Are we as a country comfortable placing such immense power in the hands of one unelected man, Mr. Bernanke? One who has stated that it is to the benefit of the country that the Fed remain secret, unaudited and independent. I wonder why?
They say sunlight is the best disinfectant. I suppose that sunlight would not only disinfect the Fed but also disintegrate the money system at the same time. If the world saw that the world's money emperor had no clothes, I can only imagine how international markets would react.
The Sunday interview with the Fed chairman should have the phones ringing off the hook in every congressional office in D.C., with callers demanding that their representatives vote for Ron Paul's H.R. 1207, the "Federal Reserve Transparency Act." This bill already has 55 co-sponsors. This bill should be viewed as "emergency legislation" in light of the candid comments of the Fed chairman.
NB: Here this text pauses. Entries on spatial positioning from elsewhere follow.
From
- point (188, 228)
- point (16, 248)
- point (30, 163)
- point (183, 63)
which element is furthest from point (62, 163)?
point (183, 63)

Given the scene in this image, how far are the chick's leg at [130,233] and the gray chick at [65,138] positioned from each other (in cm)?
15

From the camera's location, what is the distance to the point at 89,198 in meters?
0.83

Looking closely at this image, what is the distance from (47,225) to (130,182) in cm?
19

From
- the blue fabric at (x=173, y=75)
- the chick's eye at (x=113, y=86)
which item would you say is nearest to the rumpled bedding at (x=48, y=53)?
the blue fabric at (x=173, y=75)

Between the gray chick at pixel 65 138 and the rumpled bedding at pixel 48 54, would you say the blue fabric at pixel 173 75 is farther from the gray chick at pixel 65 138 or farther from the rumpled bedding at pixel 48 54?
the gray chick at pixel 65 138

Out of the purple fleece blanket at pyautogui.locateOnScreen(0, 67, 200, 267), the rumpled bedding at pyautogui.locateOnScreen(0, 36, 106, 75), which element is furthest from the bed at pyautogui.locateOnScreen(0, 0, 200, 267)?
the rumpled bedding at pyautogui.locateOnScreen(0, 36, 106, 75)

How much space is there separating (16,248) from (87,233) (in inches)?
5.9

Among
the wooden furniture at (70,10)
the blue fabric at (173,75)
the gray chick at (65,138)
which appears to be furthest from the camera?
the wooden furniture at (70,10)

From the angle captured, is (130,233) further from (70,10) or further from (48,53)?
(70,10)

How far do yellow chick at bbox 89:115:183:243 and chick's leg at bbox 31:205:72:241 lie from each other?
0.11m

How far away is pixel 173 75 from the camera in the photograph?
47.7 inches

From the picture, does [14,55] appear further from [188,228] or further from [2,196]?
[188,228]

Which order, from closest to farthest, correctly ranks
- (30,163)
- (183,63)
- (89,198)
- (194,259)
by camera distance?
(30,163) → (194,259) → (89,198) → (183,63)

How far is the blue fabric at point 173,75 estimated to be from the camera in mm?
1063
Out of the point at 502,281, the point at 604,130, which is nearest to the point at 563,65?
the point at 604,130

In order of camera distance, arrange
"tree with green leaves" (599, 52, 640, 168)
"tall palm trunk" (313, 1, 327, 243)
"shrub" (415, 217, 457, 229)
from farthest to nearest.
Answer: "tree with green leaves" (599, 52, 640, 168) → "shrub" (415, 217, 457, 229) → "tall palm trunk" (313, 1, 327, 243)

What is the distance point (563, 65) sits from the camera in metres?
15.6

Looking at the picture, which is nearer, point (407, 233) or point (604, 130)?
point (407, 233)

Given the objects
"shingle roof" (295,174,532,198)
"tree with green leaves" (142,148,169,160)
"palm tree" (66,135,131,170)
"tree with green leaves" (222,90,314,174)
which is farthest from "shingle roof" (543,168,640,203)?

We now know the Fed lent trillions of dollars to banks, businesses (including many big donors to President Obama) and insurance companies, as well as to international banks and pension funds. It took more than two years of extreme pressure to force the Fed's disclosure of this vital information.
At the end of the interview I sat stunned, not believing what I just heard. I have always been opposed to a central bank controlling the credit of Americans. That is not what the Constitution requires. Our Fed operates more like the fifth plank of the Communist Manifesto written by Karl Marx and Friedrich Engels. It calls for: "Centralization of credit in the hands of the State, by means of a national bank with State capital and an exclusive monopoly." With the Fed and Congress now so cozy, is this not what we now have?
"The privilege of creating money is not only the supreme prerogative of the Government, but is the Government's greatest creative opportunity. By the adoption of these principles, the taxpayers will be saved immense sums of interest," said Abraham Lincoln. He was right. With each American struggling under thousands of dollars as his or her share of the national debt, getting a break on what it costs in interest would be wonderful.
I have no grand illusion that writing this column will bring about changes at the Fed. The men and corporations that surround the Fed are very powerful, and I doubt they would give up their power without a very violent fight, but is important that you know.
Hundreds of books and countless other writings have warned of the Fed's dangers to America. On Sunday you heard it from Fed Chairman Bernanke himself. When one man has the power to make or break a country's, or the world's, economy in 15 minutes, just how stable are we?
Maybe a better question to ask is how vulnerable are we? I just hope the trust of 310 million Americans and countless billions of people worldwide is not misplaced.